Is there a regulatory role of immunoglobulins on tissue forming cells relevant in chronic inflammatory lung diseases?

Abstract

Epithelial cells, fibroblasts and smooth muscle cells together form and give structure to the airway wall. These three tissue forming cell types are structure giving elements and participate in the immune response to inhaled particles including allergens and dust. All three cell types actively contribute to the pathogenesis of chronic inflammatory lung diseases such as asthma and chronic obstructive pulmonary disease (COPD). Tissue forming cells respond directly to allergens through activated immunoglobulins which then bind to their corresponding cell surface receptors. It was only recently reported that allergens and particles traffic through epithelial cells without modification and bind to the immunoglobulin receptors on the surface of sub-epithelial mesenchymal cells. In consequence, these cells secrete pro-inflammatory cytokines, thereby extending the local inflammation. Furthermore, activation of the immunoglobulin receptors can induce proliferation and tissue remodeling of the tissue forming cells. New studies using anti-IgE antibody therapy indicate that the inhibition of immunoglobulins reduces the response of tissue forming cells. The unmeasured questions are: (i) why do tissue forming cells express immunoglobulin receptors and (ii) do tissue forming cells process immunoglobulin receptor bound particles? The focus of this review is to provide an overview of the expression and function of various immunoglobulin receptors.

Figure 1

The network of interactions between tissue-forming resident airway cells and immune cells.

Figure 2

Epithelial cells express IgE and IgG receptors and respond directly to the respective immunoglobulins. Suggested (dashed line) and proven intracellular signaling pathways in human and animal airway epithelial cells.

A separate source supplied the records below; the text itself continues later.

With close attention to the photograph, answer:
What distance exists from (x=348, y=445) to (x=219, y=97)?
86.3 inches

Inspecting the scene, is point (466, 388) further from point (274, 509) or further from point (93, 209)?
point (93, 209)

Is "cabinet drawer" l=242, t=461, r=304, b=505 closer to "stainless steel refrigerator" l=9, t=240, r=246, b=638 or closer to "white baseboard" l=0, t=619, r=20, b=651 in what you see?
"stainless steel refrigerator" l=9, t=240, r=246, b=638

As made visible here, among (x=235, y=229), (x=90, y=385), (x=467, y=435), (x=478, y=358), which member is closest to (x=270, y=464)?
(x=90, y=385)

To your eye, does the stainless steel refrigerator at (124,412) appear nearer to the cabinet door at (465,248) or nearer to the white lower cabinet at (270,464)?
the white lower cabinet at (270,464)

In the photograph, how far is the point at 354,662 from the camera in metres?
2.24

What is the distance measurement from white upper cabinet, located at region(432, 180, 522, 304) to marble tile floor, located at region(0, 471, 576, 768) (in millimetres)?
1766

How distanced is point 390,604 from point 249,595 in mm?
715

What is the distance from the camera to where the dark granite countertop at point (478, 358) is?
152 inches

Importantly the IgG receptor expressed on airway epithelial cells may enable antigens to path un-changed through the epithelium and then contact with subepithelial mesenchymal cells [77].

Figure 3

Expression and function of immunoglobulins and their receptors on human airway smooth muscle cells. Likely interaction and crosstalk of Ig receptors through shared intracellular signaling pathways. Reported pathways by which Ig receptors modulate cytokine synthesis by tissue-forming cells in chronic inflammatory lung diseases.